++++ Material to process

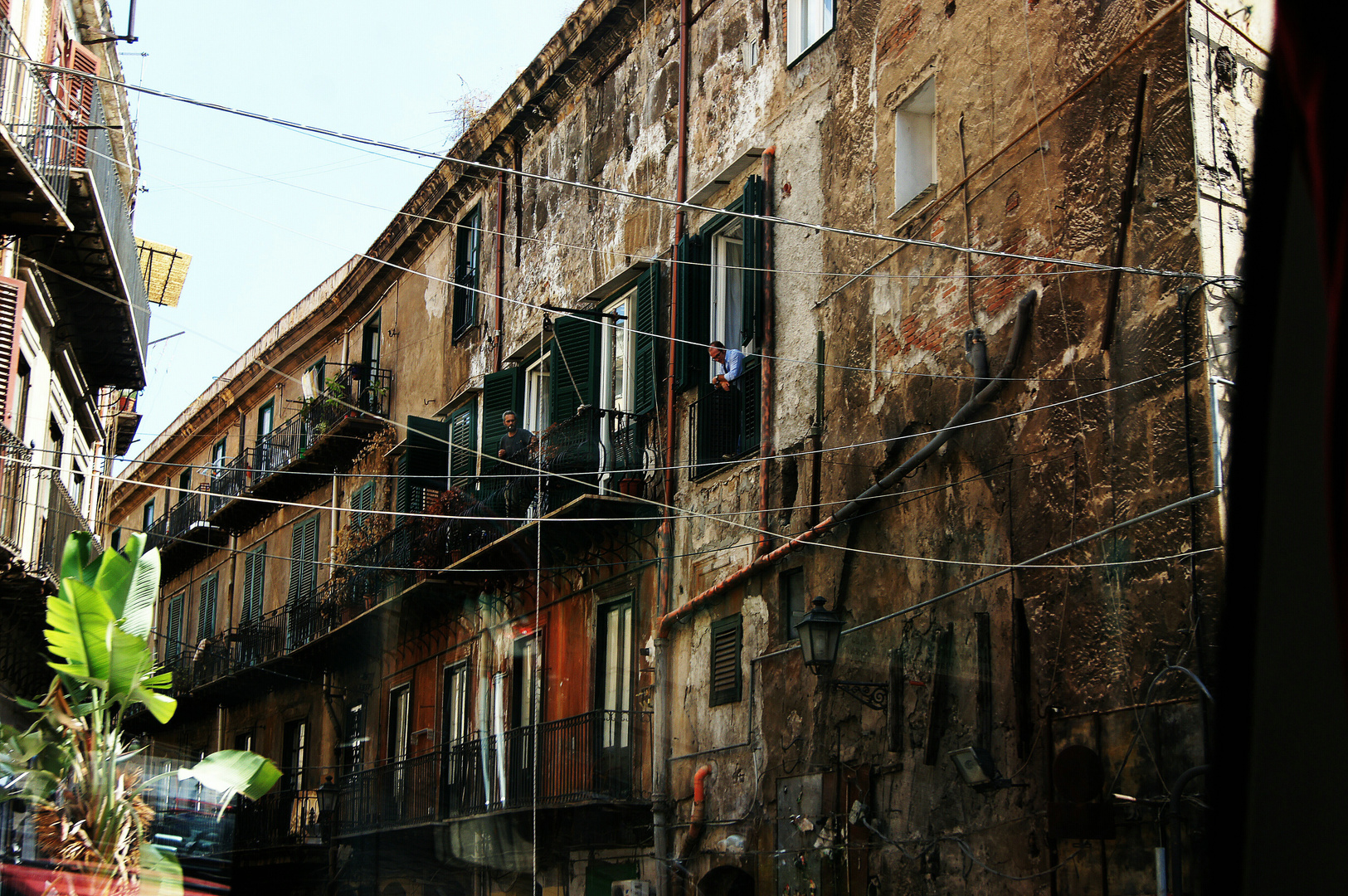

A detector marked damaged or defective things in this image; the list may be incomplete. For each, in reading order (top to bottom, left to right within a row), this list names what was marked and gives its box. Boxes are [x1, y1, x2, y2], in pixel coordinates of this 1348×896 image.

rusty metal drainpipe [655, 3, 695, 889]
rusty metal drainpipe [755, 148, 776, 552]
rusty metal drainpipe [658, 286, 1035, 635]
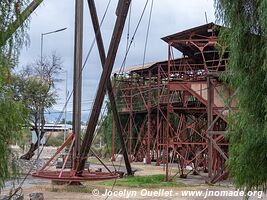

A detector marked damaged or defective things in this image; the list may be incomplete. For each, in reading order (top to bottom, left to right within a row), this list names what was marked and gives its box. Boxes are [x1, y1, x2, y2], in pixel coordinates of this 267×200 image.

rusted metal surface [113, 23, 237, 183]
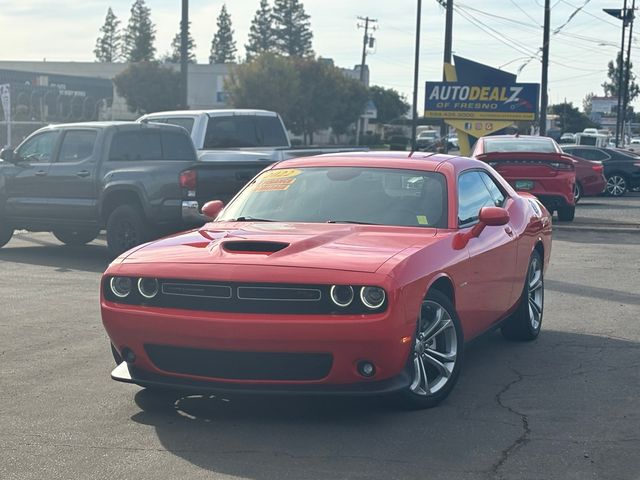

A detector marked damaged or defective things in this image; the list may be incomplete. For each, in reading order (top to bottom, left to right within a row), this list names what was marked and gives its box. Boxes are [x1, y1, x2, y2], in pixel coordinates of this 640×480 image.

pavement crack [490, 370, 528, 478]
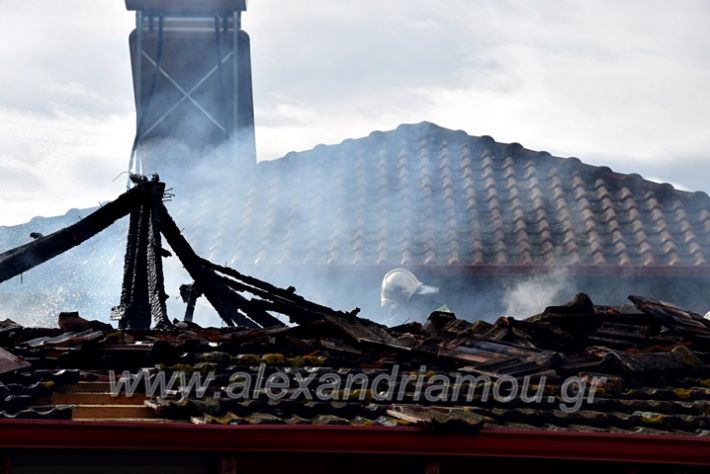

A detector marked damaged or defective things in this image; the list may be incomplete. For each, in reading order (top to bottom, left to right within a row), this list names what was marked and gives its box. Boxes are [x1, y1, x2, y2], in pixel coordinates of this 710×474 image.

charred wooden beam [0, 181, 155, 286]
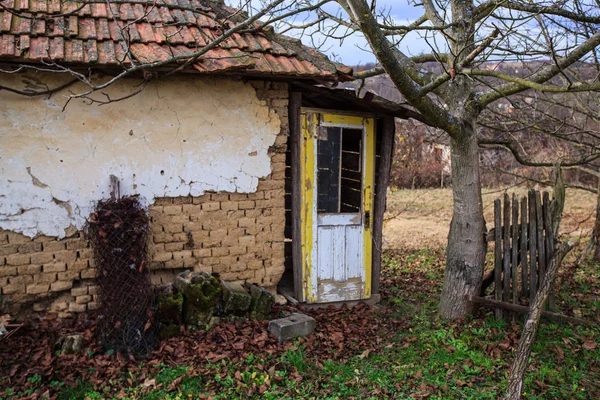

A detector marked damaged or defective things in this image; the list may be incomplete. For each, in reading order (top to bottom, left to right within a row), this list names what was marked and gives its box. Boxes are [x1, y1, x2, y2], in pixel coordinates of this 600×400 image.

peeling white plaster [0, 74, 282, 238]
rusty wire mesh [87, 196, 158, 356]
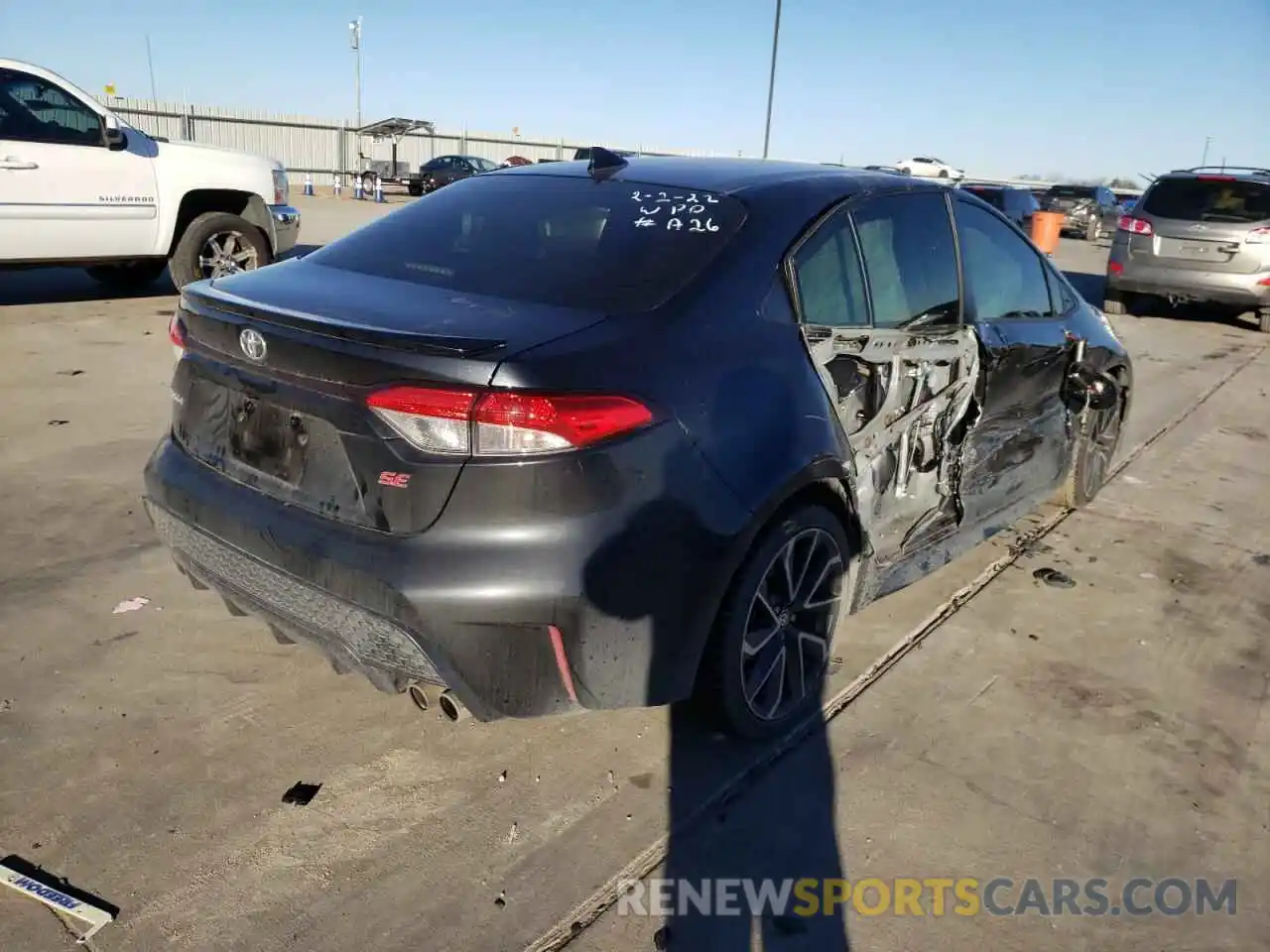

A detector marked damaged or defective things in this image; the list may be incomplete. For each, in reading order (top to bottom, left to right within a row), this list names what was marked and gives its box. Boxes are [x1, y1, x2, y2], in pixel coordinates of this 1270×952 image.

damaged toyota corolla [141, 153, 1127, 742]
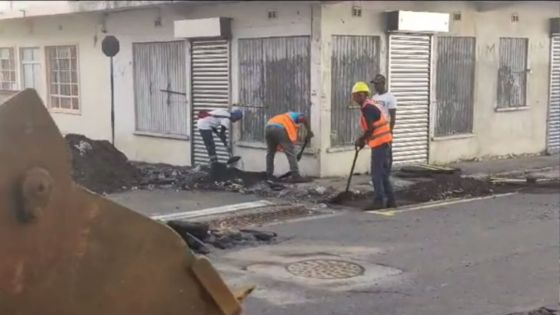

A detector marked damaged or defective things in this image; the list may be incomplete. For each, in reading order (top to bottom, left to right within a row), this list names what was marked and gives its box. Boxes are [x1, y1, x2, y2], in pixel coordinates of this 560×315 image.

rusted steel surface [237, 35, 310, 142]
rusted steel surface [330, 35, 378, 147]
rusted steel surface [436, 36, 474, 137]
rusted steel surface [498, 37, 528, 108]
rusted steel surface [0, 89, 245, 315]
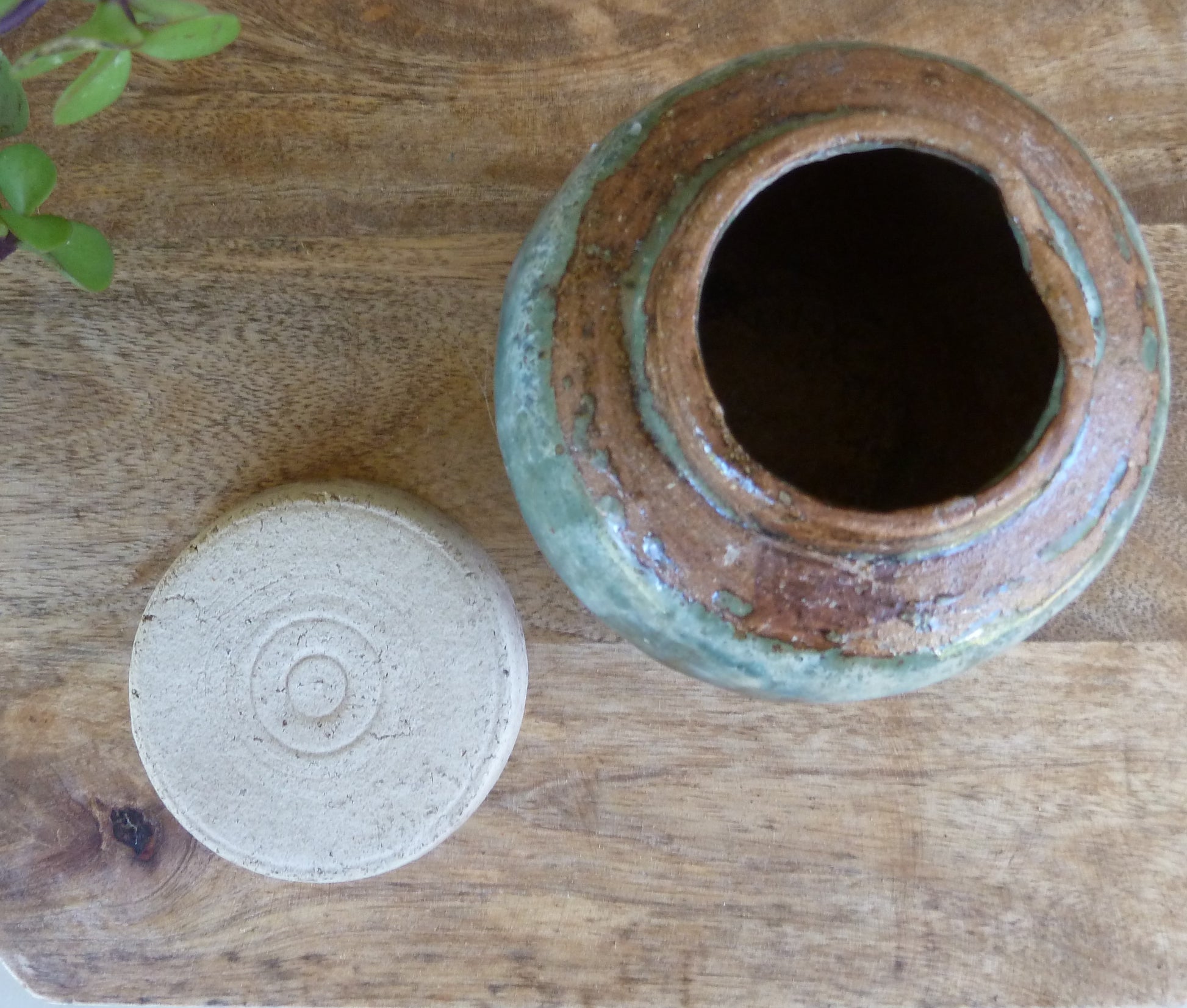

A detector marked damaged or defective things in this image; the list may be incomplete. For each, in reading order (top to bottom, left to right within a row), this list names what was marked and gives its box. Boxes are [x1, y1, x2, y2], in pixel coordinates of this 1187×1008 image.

chipped terracotta rim [649, 115, 1093, 556]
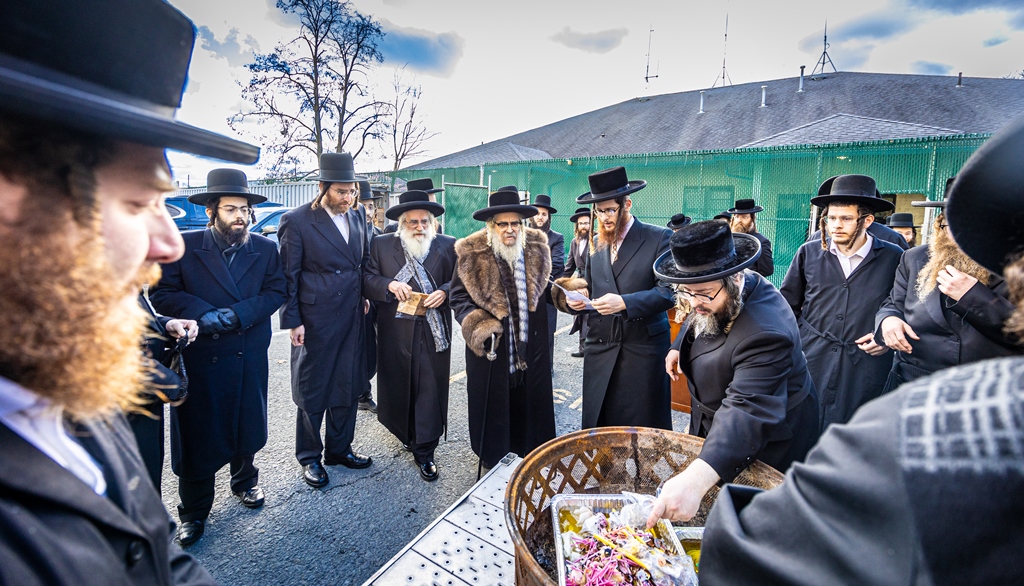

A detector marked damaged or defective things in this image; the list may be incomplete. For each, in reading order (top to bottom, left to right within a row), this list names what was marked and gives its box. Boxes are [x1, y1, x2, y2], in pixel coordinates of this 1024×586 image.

rusty metal barrel [503, 426, 782, 586]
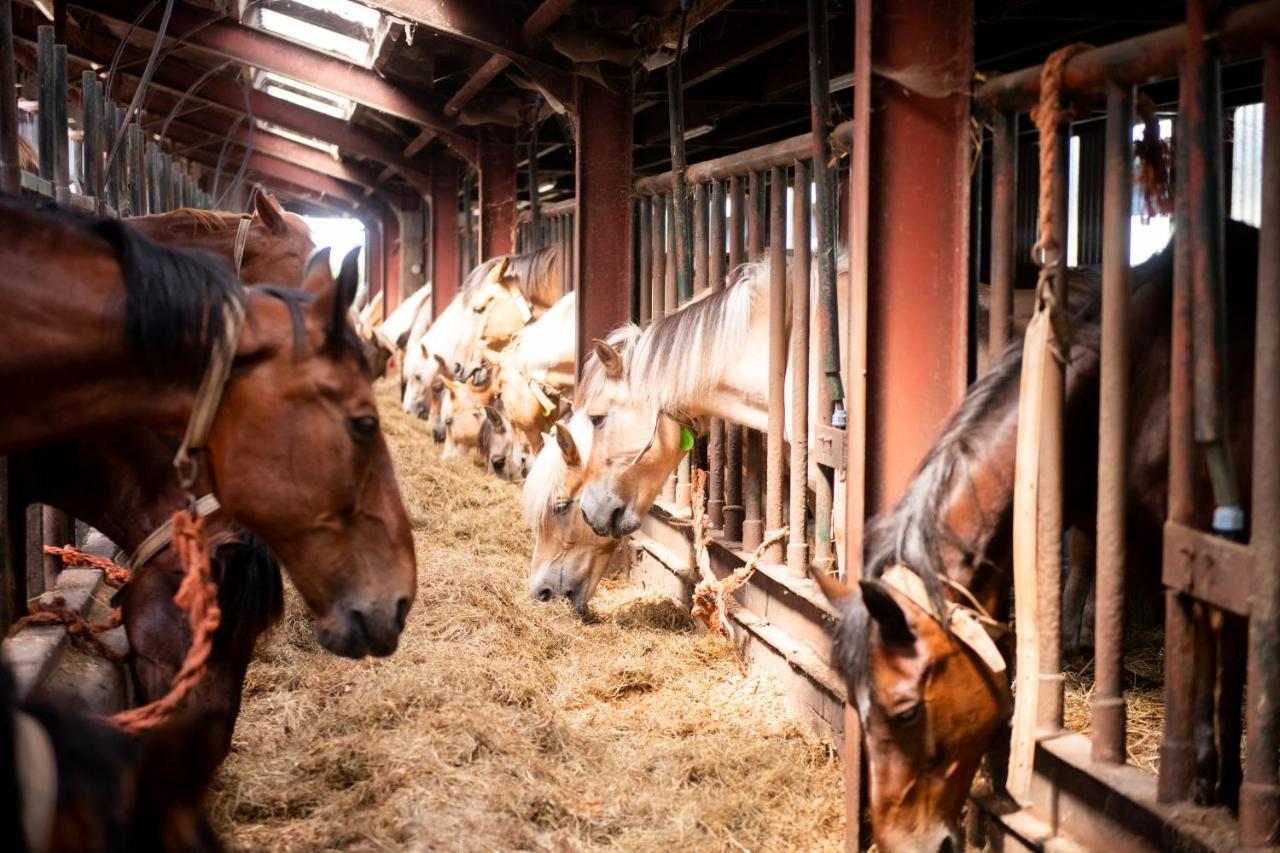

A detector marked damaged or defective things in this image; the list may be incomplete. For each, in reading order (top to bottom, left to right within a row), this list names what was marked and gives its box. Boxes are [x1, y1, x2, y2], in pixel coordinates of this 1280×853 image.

corroded metal post [764, 165, 784, 564]
corroded metal post [792, 159, 808, 576]
corroded metal post [1088, 81, 1128, 764]
corroded metal post [1240, 41, 1280, 852]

++++++++

**Exercise description:** Print all of the data above word for word, but leave the pictures out.

**Answer to this problem:**
A detector marked damaged or defective things in this image; the list may be incomplete. For each, in reading order (top to bottom, left to right within a row), this list names what was marked and gives its box. Boxes are [x1, y1, x2, y2], in pixel coordinates of this 1348×896 image.

rusty metal drainpipe [655, 3, 695, 889]
rusty metal drainpipe [755, 148, 776, 552]
rusty metal drainpipe [658, 286, 1035, 635]

A detector marked damaged or defective things in this image; the list may be incomplete. For each, in reading order (top to bottom, left to right within a row), this list names what was marked and gives its box. Boxes are [x1, y1, x2, y2], in pixel coordinates of this 267×200 image.

rusted metal surface [113, 23, 237, 183]

A detector marked damaged or defective things in this image; the list may be incomplete. For each, in reading order (top to bottom, left to right within a row), this list names what was marked and gives its box. Boxes are [x1, y1, x2, y2], in pixel coordinates of this 640×480 image.

pavement crack [490, 370, 528, 478]

A detector marked damaged or defective things in this image; the list may be incomplete. For each, in reading order (top to bottom, left to right within a row), this list names what was marked and gives its box. Boxes are [x1, y1, x2, y2], in pixel coordinates of this 710×474 image.

charred wooden beam [0, 181, 155, 286]

A detector marked damaged or defective things in this image; the list may be incomplete. For each, in reading order (top to bottom, left to right within a row), this list names what was marked and gives its box. Boxes are [x1, y1, x2, y2], in pixel coordinates of this 600×400 image.

peeling white plaster [0, 74, 282, 238]
rusty wire mesh [87, 196, 158, 356]

A detector marked damaged or defective things in this image; the list may be incomplete. For each, in reading order (top to bottom, left to right within a row), this list names what was marked and gives its box. Boxes are [x1, y1, x2, y2], in pixel coordinates of this 1270×952 image.

damaged toyota corolla [141, 153, 1127, 742]

A detector marked damaged or defective things in this image; the list may be incomplete. For each, in reading order (top to bottom, left to right within a row), this list names what was marked and gives its box. Boxes are [x1, y1, x2, y2], in pixel coordinates of this 560×315 image.

rusted steel surface [237, 35, 310, 142]
rusted steel surface [330, 35, 378, 147]
rusted steel surface [436, 36, 474, 137]
rusted steel surface [498, 37, 528, 108]
rusted steel surface [0, 89, 245, 315]

A detector marked damaged or defective things in this image; the list may be incomplete. For each, in reading order (top to bottom, left to right within a row), this list names what was marked and gives its box. Boxes are [x1, y1, x2, y2], in pixel coordinates of this 1187×1008 image.

chipped terracotta rim [649, 115, 1093, 556]

A detector marked damaged or defective things in this image; the list may be incomplete. For each, in reading order (top to bottom, left to right within a row), this list names what was marked and gives its box. Boxes are [x1, y1, x2, y2], in pixel coordinates of this 1024×586 image.

rusty metal barrel [503, 426, 782, 586]

A detector marked damaged or defective things in this image; the list may be incomplete. For each, in reading order (top to bottom, left to right within a row), this list names what was marked and gives its box. Boxes are [x1, y1, x2, y2], in pixel coordinates of this 1280×853 image.

corroded metal post [764, 165, 784, 564]
corroded metal post [792, 159, 808, 576]
corroded metal post [1088, 81, 1128, 764]
corroded metal post [1240, 41, 1280, 852]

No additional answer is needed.